As well, anybody that wants to make the trip down to Branson and Taneycomo for trout fishing, I'll be glad to give you a hand and can hook you up with some guys who will be glad to show you the ropes. One friend owns a resort on Taney, one is a night fishing guide (now THAT'S a blast!!!) and the other owns a fly shop and is a guide. I also know the fly shop owner at Roaring River who would be glad to give you some pointers.


----------



## themechanic007 (Aug 6, 2008)

Nice...Plus all done for a great cause- cant beat that!!


----------



## Juniperlampguy (Nov 11, 2007)

Beautiful Job Terry,

I liked fly fishing when I was a kid, but never did very well tying my own flies.

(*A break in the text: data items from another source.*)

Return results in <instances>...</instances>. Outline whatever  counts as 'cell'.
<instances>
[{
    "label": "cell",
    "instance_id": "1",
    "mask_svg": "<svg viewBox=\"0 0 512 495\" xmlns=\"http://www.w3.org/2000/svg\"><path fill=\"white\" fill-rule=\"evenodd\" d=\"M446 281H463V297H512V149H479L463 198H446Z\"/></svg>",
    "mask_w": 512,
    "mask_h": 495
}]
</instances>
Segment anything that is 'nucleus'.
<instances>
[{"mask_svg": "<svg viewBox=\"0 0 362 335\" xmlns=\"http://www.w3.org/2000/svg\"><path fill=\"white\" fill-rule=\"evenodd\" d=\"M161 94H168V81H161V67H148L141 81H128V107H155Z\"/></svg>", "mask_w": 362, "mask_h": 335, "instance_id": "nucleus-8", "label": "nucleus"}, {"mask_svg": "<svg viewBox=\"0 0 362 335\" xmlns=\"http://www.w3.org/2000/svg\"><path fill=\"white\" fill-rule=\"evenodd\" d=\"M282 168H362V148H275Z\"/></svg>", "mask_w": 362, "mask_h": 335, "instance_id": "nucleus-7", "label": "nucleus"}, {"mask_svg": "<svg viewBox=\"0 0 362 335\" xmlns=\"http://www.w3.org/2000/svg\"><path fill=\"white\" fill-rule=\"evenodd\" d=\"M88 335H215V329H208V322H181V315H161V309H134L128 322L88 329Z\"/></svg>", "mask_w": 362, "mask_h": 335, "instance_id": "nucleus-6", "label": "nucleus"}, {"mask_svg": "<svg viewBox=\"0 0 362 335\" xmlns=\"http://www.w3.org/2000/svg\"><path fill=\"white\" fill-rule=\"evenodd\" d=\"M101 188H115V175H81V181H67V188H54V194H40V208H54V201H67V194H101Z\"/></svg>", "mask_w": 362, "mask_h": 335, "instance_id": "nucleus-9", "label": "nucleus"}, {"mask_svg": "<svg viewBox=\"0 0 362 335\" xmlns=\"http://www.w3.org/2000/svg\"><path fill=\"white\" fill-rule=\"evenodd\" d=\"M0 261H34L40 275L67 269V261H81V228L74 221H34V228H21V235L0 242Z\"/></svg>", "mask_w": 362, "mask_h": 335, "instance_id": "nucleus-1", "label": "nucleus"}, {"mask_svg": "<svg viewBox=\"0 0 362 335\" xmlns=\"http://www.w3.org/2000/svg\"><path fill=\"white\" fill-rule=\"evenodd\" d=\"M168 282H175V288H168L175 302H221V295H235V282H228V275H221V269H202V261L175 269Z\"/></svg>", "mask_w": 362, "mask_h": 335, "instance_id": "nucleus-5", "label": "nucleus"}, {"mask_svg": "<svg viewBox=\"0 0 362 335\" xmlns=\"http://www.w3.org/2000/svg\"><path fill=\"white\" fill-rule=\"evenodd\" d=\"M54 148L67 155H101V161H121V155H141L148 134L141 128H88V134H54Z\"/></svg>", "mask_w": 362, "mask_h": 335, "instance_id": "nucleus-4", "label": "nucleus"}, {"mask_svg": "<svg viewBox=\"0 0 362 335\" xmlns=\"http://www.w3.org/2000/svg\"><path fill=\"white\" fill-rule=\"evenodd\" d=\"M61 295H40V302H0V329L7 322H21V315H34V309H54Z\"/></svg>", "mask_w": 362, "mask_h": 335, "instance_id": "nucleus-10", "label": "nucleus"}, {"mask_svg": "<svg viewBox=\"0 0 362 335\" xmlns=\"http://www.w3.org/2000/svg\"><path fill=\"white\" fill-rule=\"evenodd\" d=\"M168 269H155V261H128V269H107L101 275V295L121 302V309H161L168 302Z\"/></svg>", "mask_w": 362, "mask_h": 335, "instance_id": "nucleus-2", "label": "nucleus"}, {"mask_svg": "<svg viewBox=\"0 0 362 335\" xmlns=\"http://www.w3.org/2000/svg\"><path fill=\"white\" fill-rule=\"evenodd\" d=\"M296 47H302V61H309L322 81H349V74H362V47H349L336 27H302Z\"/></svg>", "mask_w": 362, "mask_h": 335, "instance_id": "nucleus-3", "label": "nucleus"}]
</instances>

I ended up making something that looked like a wooley worm with a glandular malfunction, and gave up.:blink:

Fly fishing is a big thing here also. Here is a link to an event held every year and is attended by thousands.
http://oregonflyfishingblog.com/200...-fly-fishing-festival-in-camp-sherman-oregon/

I bet a person could sell quite a few of those during this event.


----------



## Terry Beeson (May 29, 2008)

Juniperlampguy said:


> ...I ended up making something that looked like a wooley worm with a glandular malfunction...


Those are the ones that catch fish!!! The "purty" ones only catch fishermen... :laughing:

The conclave I go to already has a couple of guys selling tying stations. I'm only doing it as a hobby, but have an order for one with guys hinting they want one. :yes:


----------



## Bruce B (Oct 1, 2007)

Terry.
Looks good nice workmenship.


----------



## chevyll_1967 (Aug 7, 2008)

Very nice table Terry, I love flyfishing but never got into tying flies always went to local bait shop purchased them. Did you use cedar for the table? It looks like it is by photo. How many hours did it take you ? I used to make icerods years ago and sold them to local sportshops during layoffs in winter winter. Chevyll


----------



## Terry Beeson (May 29, 2008)

Chevy... Yep, solid cedar... Well, except for the dowels... LOL


----------



## chevyll_1967 (Aug 7, 2008)

very nice layout, well constructed.might have to get plans and deminsions from you. That is if willing to give them out, if so e-mail them to me lol thanks. chevyll


----------



## Terry Beeson (May 29, 2008)

Chevy... It's about that long and about this wide and just about so tall...

Actually, I don't really use a plan or dimensions that much. That one is about 26" x 18" base, then I add the sides and from there, it's pretty much everything fitted together freehand. I'll do things like measure thread spools to see how far apart the dowels go for the thread, but I don't really follow a pattern.


----------



## chevyll_1967 (Aug 7, 2008)

ok gotachya basically what looks good and isnt tofar apart to make it uncomfortable to use. Everything within reach. Chevyll


----------